Raymond Radiguet
Cet article est extrait de l'ouvrage Larousse « Dictionnaire mondial des littératures ».
Écrivain français (Saint-Maur-des-Fossés 1903 – Paris 1923).
Poète à 14 ans, journaliste à 15, lié au Montmartre artistique puis au Montparnasse des années 1920, celui de Picasso et de Max Jacob, de Modigliani et de Cocteau, mêlé à la brillante compagnie du « Bœuf sur le toit », Radiguet avait tout pour s'accomplir dans l'ordre de la modernité.

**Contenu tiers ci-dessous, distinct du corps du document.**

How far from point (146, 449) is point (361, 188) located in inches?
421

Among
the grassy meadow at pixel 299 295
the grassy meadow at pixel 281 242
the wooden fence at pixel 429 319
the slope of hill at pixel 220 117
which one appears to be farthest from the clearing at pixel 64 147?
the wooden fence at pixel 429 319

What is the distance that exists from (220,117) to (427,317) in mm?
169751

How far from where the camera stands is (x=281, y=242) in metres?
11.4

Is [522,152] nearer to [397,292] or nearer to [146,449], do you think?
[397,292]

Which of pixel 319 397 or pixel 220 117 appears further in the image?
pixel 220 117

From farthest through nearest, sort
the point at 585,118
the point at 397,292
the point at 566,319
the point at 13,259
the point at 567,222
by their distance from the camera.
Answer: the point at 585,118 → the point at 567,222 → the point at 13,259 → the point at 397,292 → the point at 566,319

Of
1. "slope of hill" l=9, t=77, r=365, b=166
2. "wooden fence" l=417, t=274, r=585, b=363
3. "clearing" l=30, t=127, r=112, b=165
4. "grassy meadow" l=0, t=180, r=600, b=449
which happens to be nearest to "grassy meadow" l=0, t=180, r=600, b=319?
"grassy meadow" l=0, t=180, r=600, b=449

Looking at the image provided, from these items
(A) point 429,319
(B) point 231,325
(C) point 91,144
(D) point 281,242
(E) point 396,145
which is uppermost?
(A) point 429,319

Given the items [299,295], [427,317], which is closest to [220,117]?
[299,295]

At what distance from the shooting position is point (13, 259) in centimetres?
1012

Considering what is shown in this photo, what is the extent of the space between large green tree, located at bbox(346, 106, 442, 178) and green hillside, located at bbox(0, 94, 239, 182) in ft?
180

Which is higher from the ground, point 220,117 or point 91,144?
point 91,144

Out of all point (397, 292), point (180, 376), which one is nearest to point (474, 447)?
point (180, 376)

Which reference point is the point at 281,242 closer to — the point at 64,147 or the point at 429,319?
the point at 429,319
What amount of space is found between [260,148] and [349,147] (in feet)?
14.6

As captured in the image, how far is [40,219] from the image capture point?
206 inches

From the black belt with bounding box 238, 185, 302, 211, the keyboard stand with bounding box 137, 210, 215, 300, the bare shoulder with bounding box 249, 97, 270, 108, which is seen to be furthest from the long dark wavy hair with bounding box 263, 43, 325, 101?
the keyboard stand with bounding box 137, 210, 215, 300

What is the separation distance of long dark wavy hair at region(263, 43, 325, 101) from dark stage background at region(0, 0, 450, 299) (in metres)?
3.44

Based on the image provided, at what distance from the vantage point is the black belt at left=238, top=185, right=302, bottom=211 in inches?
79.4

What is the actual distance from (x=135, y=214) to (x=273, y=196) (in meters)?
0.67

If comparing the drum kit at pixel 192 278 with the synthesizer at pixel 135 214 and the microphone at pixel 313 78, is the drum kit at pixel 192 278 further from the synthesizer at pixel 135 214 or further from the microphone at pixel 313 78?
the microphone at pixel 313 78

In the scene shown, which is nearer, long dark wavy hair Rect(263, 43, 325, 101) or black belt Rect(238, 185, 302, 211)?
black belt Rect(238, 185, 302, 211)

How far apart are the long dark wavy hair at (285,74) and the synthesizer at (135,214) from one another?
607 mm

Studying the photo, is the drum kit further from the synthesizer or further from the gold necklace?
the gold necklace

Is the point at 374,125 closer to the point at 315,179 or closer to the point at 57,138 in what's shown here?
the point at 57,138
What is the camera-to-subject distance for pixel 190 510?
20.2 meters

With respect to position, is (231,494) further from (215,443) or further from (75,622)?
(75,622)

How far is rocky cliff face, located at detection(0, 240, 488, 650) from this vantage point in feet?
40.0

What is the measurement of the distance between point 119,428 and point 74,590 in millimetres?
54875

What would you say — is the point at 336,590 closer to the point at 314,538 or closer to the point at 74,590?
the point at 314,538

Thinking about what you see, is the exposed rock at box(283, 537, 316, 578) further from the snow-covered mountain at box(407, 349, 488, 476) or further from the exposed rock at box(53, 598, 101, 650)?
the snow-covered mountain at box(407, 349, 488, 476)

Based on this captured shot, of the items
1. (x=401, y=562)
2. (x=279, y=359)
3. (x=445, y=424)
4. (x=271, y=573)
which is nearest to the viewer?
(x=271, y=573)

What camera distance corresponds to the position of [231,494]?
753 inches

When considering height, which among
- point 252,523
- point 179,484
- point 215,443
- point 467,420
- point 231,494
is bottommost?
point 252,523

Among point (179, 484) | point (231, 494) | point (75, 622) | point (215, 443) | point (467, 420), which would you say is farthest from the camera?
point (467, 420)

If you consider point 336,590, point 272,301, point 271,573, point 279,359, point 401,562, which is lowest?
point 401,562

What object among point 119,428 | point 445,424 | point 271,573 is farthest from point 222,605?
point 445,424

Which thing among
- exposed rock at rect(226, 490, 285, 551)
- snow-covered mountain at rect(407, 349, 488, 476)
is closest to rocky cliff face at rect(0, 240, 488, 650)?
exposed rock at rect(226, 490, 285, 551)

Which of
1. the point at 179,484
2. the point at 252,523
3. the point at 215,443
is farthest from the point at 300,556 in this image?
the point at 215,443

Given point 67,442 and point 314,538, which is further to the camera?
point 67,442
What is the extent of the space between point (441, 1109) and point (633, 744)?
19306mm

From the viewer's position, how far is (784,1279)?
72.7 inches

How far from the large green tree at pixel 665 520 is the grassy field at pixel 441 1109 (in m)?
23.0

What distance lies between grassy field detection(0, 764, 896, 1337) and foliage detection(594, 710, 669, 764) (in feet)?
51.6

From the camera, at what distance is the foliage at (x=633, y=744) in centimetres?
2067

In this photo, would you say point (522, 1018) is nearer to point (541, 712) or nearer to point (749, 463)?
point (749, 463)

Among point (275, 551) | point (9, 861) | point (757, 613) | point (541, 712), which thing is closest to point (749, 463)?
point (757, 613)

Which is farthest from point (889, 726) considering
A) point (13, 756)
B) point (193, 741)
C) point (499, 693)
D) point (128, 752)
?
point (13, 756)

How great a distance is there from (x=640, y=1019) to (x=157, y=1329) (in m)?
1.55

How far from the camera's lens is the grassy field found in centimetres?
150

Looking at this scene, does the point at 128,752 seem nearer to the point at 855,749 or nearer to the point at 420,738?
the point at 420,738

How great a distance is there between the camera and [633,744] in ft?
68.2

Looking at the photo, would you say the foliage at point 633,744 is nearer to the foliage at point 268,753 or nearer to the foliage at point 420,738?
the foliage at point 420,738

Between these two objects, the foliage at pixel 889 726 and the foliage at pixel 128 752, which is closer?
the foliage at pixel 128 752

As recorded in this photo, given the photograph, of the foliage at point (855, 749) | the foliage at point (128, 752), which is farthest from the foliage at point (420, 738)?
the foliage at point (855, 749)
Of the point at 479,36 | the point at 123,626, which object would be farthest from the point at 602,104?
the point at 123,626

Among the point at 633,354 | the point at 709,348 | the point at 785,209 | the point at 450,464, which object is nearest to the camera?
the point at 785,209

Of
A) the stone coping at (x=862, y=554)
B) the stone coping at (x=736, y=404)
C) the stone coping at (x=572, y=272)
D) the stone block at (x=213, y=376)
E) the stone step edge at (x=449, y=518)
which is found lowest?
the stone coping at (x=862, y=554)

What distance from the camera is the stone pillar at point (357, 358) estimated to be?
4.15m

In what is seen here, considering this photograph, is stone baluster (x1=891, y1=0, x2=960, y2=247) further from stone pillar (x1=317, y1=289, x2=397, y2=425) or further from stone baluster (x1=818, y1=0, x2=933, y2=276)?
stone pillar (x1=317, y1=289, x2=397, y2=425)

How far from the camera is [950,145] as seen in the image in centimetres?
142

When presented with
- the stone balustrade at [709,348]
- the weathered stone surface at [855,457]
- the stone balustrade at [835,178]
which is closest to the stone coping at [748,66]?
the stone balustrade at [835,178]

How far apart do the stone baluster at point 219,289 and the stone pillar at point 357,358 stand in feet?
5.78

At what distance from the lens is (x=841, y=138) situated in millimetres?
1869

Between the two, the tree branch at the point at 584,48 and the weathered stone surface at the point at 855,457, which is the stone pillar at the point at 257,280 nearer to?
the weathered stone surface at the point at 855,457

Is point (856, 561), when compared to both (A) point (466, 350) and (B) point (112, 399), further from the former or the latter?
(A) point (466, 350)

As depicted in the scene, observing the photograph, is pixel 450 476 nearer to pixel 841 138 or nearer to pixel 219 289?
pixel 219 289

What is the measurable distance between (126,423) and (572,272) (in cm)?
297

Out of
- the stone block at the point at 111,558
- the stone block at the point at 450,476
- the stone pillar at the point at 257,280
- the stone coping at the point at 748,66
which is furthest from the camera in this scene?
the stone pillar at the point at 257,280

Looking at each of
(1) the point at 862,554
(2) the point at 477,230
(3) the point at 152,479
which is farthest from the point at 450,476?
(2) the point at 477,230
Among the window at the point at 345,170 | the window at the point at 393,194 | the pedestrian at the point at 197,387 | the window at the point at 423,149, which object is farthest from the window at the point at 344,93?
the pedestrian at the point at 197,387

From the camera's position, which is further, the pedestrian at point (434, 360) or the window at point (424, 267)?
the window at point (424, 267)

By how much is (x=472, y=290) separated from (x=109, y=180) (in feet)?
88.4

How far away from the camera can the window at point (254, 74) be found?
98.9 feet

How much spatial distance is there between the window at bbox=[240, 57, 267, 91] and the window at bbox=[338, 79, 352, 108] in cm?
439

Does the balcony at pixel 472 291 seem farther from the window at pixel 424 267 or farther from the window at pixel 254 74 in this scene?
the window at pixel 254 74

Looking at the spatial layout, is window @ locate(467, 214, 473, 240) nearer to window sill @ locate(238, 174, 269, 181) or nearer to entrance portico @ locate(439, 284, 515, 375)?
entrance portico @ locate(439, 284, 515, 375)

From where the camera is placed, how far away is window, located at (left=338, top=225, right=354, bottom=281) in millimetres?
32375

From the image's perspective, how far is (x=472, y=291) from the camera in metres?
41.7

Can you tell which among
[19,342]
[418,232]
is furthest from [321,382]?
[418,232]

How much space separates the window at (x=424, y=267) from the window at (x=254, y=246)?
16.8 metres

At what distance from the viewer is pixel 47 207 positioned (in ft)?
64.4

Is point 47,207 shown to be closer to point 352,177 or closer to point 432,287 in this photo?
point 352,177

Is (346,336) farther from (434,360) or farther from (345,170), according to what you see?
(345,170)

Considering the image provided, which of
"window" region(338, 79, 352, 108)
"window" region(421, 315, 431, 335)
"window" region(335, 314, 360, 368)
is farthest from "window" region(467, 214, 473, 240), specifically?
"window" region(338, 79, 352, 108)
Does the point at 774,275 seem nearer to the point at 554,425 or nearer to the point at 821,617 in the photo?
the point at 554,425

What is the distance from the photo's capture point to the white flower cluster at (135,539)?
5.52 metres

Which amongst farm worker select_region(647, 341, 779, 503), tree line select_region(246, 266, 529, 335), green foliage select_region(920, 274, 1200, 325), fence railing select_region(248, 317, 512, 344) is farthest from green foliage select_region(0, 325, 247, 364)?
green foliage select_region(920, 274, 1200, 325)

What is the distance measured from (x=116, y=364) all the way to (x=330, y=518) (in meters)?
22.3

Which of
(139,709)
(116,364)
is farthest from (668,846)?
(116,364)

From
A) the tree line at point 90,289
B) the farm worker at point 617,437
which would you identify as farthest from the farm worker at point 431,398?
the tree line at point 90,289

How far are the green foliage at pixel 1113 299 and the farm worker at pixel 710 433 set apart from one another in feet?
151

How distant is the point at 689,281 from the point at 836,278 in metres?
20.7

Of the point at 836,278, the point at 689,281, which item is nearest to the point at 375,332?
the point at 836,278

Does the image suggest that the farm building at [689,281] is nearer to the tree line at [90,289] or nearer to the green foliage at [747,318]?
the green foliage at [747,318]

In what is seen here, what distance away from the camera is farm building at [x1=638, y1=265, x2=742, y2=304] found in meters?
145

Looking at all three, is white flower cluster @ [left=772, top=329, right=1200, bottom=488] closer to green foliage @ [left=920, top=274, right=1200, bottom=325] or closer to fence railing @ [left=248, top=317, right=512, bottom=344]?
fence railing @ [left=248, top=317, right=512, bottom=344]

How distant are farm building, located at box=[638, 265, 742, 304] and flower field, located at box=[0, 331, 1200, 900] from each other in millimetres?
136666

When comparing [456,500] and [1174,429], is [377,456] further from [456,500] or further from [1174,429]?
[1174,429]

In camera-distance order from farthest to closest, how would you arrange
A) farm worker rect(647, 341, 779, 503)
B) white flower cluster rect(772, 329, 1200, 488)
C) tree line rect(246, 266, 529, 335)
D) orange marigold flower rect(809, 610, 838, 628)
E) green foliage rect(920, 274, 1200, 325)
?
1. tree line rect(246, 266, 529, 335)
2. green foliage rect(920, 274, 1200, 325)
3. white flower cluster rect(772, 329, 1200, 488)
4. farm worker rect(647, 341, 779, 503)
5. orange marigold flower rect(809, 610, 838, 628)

Ses poèmes (les Joues en feu, 1920) et une comédie loufoque (les Pélicans, 1921) s'y inscrivent sans peine. Ce n'est pourtant pas par là qu'il demeure. Si ses deux romans, le Diable au corps (1923) et le Bal du comte d'Orgel (1924), nous retiennent aujourd'hui, c'est qu'ils sont classiques à tous égards : dans l'analyse des personnages, dans le style d'une « banalité supérieure » (Gide), dans les références explicites enfin (Mme de La Fayette et Laclos). Le Diable au corps peint une jeunesse tôt mûrie, entraînée plus vite et plus loin que ses aînés dans les « grandes vacances » de la guerre. Traditionnelle dans le discours amoureux, la narration joue aussi d'un langage plus secret, emprunte des images au symbolisme de l'eau et du feu, mettant peu à peu en place une inexorable machinerie. Sorte de pastiche de la Princesse de Clèves, le Bal du comte d'Orgel est d'une transparence trompeuse. Le trouble règne tout au long de ce récit rigoureux qui dissimule à peine les ambiguïtés, la grandeur et la douleur du renoncement à l'amour. Mort à 20 ans de la typhoïde, Radiguet laisse une œuvre précoce où l'écriture court sans assembler d'autres faits que nécessaires, élevant le détail psychologique à la maxime de portée universelle.